The critical question for clinicians is what happens to the patients' bone marrow stem cells and their ability to generate plasma cells after repeated cycles of anti-CD20 therapy.
As bone marrow precursors are not CD20 positive, presumably they are not affected by anti-CD20 agents. "In my own practice, we've gotten up to four or five cycles," says Taylor. Cambridge and Edwards have doubled the cycles without observing substantial drops in immunoglobulin levels. They believe that after B cells in the periphery are depleted, the bone marrow somehow reboots to produce new lymphocytes that no longer churn out rheumatoid arthritis–causing autoantibodies. Indeed, Cambridge has been tracking a group of rheumatoid arthritis patients whose symptoms have not returned for 18 months after the last Rituxan treatment. Cambridge won't go out on a limb and say there's been a complete response, but she says, "One patient has been in remission for three years or longer."
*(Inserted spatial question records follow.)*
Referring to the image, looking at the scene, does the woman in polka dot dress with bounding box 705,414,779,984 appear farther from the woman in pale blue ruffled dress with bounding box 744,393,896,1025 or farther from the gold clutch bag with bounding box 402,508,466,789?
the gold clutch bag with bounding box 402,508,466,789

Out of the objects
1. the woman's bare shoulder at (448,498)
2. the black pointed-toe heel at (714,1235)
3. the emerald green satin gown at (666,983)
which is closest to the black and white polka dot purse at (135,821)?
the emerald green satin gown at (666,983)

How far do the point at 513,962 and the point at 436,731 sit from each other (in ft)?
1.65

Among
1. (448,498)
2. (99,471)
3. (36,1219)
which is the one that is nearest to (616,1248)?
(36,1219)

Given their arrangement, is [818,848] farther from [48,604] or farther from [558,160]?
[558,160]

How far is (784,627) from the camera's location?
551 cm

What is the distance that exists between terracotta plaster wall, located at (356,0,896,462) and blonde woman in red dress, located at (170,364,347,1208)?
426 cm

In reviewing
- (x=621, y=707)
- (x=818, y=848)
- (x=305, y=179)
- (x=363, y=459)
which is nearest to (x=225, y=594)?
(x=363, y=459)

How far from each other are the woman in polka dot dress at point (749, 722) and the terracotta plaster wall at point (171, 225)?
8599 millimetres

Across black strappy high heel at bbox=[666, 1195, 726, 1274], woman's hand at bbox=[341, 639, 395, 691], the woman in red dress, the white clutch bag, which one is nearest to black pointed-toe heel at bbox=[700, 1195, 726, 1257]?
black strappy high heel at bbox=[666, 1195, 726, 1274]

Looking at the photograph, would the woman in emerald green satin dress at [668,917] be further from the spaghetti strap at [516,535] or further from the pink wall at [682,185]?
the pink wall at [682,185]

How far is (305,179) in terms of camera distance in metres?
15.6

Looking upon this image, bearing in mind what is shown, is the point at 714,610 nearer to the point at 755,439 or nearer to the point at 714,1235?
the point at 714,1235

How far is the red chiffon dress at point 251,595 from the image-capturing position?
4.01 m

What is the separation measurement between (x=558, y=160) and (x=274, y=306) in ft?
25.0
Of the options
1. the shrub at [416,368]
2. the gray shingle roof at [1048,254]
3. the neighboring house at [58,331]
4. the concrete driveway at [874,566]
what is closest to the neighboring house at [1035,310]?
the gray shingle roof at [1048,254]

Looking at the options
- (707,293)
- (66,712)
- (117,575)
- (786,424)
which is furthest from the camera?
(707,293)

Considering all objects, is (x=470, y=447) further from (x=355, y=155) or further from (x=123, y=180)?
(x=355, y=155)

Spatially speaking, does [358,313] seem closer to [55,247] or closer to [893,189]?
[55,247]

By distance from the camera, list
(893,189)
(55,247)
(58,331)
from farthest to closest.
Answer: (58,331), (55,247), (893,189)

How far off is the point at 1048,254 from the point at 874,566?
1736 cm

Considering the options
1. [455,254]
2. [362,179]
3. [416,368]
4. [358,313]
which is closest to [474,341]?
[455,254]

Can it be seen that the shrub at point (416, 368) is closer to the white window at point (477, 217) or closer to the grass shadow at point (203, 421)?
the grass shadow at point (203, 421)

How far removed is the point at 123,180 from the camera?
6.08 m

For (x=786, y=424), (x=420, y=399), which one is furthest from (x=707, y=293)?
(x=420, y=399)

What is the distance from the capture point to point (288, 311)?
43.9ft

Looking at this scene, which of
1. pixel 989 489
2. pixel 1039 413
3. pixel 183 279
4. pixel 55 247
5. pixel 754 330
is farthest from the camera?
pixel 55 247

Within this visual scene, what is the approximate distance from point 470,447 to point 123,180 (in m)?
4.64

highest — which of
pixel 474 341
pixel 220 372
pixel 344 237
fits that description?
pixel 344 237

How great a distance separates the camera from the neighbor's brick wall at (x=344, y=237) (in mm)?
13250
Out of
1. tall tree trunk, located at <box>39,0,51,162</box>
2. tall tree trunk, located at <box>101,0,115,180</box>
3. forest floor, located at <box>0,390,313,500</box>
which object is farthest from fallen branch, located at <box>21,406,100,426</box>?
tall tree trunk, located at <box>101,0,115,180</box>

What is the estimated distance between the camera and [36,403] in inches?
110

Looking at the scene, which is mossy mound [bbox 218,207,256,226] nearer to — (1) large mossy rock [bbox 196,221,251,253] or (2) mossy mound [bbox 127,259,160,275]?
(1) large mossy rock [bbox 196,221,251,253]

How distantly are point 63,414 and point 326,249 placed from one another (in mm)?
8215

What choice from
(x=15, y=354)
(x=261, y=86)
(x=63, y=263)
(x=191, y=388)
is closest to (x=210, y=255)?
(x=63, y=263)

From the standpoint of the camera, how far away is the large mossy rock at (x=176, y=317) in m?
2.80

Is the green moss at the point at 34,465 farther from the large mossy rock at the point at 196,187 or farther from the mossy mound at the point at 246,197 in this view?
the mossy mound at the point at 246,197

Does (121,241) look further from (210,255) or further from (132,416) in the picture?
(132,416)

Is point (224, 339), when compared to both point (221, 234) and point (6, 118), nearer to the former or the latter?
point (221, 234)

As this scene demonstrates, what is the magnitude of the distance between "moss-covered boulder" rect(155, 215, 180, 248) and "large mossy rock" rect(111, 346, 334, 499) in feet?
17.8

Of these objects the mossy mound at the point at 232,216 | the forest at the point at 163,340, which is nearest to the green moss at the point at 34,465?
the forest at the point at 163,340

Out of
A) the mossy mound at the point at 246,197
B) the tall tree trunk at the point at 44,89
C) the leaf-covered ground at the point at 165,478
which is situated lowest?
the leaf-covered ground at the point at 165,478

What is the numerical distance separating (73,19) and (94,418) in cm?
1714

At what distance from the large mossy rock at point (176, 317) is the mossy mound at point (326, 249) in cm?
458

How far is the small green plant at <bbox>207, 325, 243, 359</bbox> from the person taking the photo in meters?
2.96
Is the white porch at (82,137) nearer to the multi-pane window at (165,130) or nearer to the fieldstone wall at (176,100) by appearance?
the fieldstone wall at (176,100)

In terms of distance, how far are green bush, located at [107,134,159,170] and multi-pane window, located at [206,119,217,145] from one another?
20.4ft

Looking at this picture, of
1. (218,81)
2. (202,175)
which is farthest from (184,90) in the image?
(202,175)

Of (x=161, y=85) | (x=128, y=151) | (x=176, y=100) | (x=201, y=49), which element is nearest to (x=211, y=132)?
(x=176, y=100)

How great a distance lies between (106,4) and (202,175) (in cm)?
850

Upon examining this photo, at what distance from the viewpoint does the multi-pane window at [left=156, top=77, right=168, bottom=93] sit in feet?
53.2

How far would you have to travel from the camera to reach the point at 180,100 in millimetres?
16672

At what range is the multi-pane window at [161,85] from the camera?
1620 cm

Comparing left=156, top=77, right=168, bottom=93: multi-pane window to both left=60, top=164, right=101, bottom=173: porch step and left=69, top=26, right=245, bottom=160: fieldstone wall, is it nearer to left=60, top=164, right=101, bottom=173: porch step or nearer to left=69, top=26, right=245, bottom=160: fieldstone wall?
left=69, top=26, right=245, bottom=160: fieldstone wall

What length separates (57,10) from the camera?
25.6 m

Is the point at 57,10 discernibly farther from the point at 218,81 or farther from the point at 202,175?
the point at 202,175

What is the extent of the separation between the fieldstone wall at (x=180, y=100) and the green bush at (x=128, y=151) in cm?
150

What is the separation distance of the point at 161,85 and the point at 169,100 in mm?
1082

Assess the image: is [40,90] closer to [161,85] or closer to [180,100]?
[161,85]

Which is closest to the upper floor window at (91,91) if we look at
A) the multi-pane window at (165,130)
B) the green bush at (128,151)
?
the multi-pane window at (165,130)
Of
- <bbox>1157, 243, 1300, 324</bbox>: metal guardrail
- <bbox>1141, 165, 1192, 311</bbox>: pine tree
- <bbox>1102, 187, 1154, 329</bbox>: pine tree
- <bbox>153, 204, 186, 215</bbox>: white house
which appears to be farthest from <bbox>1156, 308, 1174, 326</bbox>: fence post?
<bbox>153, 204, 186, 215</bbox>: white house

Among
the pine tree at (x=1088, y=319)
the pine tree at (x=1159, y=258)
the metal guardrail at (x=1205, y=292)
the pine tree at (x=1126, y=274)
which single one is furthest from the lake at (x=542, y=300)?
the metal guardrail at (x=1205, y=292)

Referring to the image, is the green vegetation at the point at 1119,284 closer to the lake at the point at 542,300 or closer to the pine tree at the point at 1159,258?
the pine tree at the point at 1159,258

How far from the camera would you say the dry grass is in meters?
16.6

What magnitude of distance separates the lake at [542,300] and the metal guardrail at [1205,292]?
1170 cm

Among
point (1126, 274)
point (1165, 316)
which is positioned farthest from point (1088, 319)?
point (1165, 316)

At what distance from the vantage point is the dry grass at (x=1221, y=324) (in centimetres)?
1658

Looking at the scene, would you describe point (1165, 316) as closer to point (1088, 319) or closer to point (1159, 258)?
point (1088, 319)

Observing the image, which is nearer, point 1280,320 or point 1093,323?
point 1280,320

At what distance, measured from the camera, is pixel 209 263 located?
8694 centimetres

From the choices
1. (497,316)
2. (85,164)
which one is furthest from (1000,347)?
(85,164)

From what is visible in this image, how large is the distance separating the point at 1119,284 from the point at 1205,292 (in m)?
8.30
Still, Taylor expresses some mild concerns. "When you get past about five or six cycles of therapy, there is a proportion of patients with robust and well-maintained, really good responses, that at some point don't recover B-cell levels, and their immunoglobulin levels drop down below the normal range," he says. "If B-cell depletion were thought to be the optimal therapy for individuals with rheumatoid arthritis, it may have a finite shelf life as to how long you could use that approach. It may be perhaps that you could use rituximab [Rituxan] in a responsive patient for 5 years, 10 years or 12 years. But it's not yet clear that you could go on [long term], as we do, with methotrexate for a lifetime."
Time will tell if newer anti-CD20 therapies in pipelines work any better. Because ofatumumab is fully human and Rituxan is chimeric, the supposition is that ofatumumab would present fewer infusion reactions or other adverse events, particularly the human anti-chimeric antibody response. But not much information is publicly available, and, in fact, there have been no head-to-head trials of ofatumumab versus Rituxan in rheumatoid arthritis. Taylor is principal investigator in one ongoing phase 3 trial of ofatumumab for rheumatoid arthritis, which is scheduled to wrap up in 2011, but a confidentiality agreement prevents him from discussing it.
One thing Taylor will say, however, is that there's been a revolution in the mind-set of rheumatologists around the globe, who are losing their trepidation about using cancer drugs in rheumatoid arthritis patients. "I think there's a massive change," he says. "People often use the phrase 'aggressive early therapy'. To me, it really means optimally suppressing synovitis."